-- start of Supplied passage --

Step 2: Practicing Python projects. Building small projects using Python and applying what has been taken up in Step 1 will boost the morale and help set-up the foundation for a portfolio. Here’s a list of some projects (https://www.kdnuggets.com/2016/11/top-20-python-machine-learning-open-source-updated.html).
Step 3: Moving to specific Data Science Libraries. The two most important libraries for data science are Pandas and NumPy. These are exclusively for exploring and playing with data. Here’s a list of some libraries (https://www.dataquest.io/blog/15-python-libraries-for-data-science/).
Step 4: Having a portfolio. Portfolios land jobs and are a must in this day and age. One can breakdown the type of projects to show into cleaning, visualization, advanced analytics, etc. But being clear while presenting the output is the key.
Python has a diverse portfolio of applications, it is used in software development, to create web frameworks, for graphic designing, not to miss analytics and data science, etc. It really requires a separate blog to talk about the benefits and uses of Python but in an attempt to talk about some specific benefits and uses of the language, here are a few
a) Flexibility and Scalability: python is a free and open-source language and has a huge online community. It can be scaled swiftly among many other available languages. You can find Python being used across multiple industries, accelerating and empowering the development and analytics.
b) Libraries: Due to the wide usage, Python has hundreds of libraries and frameworks that work as a great addition to the development process. As a data analyst or data scientist, you will often find yourself using the following libraries
Pandas- primary for data analysis, it used for manipulation and well suited for different data structure such as tabular, time series, etc
NumPy- stands for Numerical Python and is essential for numerical computing. It is one of the core libraries for Data Science, allowing the user to perform various mathematical operations
Matplotlib- it is a powerful visualization library in the language. It provides a variety of graphs, from histograms to line charts and even heat maps
Scikit- essentially for machine learning, it contains a lot of tools such as classification, clustering, regression, etc
SciPy- stands for Scientific Python, is built on NumPy and used for various high-level engineering modules
c) Automation and reporting: the reports that are usually made on a monthly or weekly basis can be automated using Python. By importing Pandas library along with loading the data, easy custom pivots can be made. Which can then be easily exported into an Excel file. Python also allows beautifying the report along with automation, by adding formatting to the titles, subtitles, making colorful charts, etc. Then finally the whole workflow can be automated.

-- end of Supplied passage --

- _Task directions_: From the passage on Python for data science, extract the part between "Step 4: Having" and "development and analytics.", inclusive, copying it word for word.

-- start of Extracted material --

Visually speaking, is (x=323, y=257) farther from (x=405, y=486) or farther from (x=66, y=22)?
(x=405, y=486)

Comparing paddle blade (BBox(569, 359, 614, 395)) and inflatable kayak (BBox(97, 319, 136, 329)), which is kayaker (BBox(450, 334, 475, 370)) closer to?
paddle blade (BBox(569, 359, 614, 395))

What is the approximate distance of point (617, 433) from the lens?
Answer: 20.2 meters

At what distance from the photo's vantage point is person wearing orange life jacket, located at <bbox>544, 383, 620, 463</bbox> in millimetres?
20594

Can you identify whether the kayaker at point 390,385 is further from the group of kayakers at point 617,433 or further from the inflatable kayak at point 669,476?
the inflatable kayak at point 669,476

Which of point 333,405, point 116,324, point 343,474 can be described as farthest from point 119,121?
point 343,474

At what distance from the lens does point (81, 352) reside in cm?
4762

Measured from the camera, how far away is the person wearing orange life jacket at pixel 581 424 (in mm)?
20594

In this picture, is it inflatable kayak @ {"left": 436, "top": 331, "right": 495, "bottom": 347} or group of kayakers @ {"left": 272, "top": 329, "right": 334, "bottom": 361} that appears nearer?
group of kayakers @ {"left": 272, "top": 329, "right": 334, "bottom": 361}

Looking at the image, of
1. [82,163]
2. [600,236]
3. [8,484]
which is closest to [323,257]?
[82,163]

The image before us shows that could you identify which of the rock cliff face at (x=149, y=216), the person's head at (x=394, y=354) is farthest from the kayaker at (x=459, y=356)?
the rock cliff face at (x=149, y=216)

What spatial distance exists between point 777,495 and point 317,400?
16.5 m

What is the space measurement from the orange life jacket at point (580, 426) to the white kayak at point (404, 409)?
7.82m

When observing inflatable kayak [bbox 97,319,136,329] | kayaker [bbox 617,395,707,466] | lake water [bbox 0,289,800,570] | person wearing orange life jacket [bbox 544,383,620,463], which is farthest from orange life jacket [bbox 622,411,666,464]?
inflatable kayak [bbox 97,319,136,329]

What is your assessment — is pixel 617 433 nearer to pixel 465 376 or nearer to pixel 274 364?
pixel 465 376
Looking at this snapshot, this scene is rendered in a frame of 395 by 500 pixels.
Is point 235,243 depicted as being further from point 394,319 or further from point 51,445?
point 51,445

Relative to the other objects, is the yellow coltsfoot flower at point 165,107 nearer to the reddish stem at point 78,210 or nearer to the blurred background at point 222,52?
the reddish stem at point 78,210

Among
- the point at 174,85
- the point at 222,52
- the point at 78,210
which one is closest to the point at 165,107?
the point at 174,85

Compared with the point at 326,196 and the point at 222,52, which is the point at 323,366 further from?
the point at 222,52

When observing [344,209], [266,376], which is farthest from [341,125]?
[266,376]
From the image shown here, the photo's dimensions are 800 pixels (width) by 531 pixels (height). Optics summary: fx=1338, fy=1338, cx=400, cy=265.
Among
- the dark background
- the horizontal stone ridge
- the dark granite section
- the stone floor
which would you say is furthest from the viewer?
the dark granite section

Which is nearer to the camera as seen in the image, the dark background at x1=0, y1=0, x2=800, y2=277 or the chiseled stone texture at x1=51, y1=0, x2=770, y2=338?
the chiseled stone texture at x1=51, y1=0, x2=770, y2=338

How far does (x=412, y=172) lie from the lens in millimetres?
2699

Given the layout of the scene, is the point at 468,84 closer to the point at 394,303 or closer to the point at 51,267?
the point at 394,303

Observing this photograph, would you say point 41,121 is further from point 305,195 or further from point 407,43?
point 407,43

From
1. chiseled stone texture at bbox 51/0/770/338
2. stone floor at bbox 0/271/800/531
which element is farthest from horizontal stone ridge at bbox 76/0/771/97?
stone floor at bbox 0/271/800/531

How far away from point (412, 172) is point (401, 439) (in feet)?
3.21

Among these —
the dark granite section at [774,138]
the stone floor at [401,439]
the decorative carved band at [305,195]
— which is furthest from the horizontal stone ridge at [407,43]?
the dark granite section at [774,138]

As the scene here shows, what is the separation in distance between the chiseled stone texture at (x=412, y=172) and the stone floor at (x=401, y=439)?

-- end of Extracted material --

- _Answer to this exercise_:
Step 4: Having a portfolio. Portfolios land jobs and are a must in this day and age. One can breakdown the type of projects to show into cleaning, visualization, advanced analytics, etc. But being clear while presenting the output is the key.
Python has a diverse portfolio of applications, it is used in software development, to create web frameworks, for graphic designing, not to miss analytics and data science, etc. It really requires a separate blog to talk about the benefits and uses of Python but in an attempt to talk about some specific benefits and uses of the language, here are a few
a) Flexibility and Scalability: python is a free and open-source language and has a huge online community. It can be scaled swiftly among many other available languages. You can find Python being used across multiple industries, accelerating and empowering the development and analytics.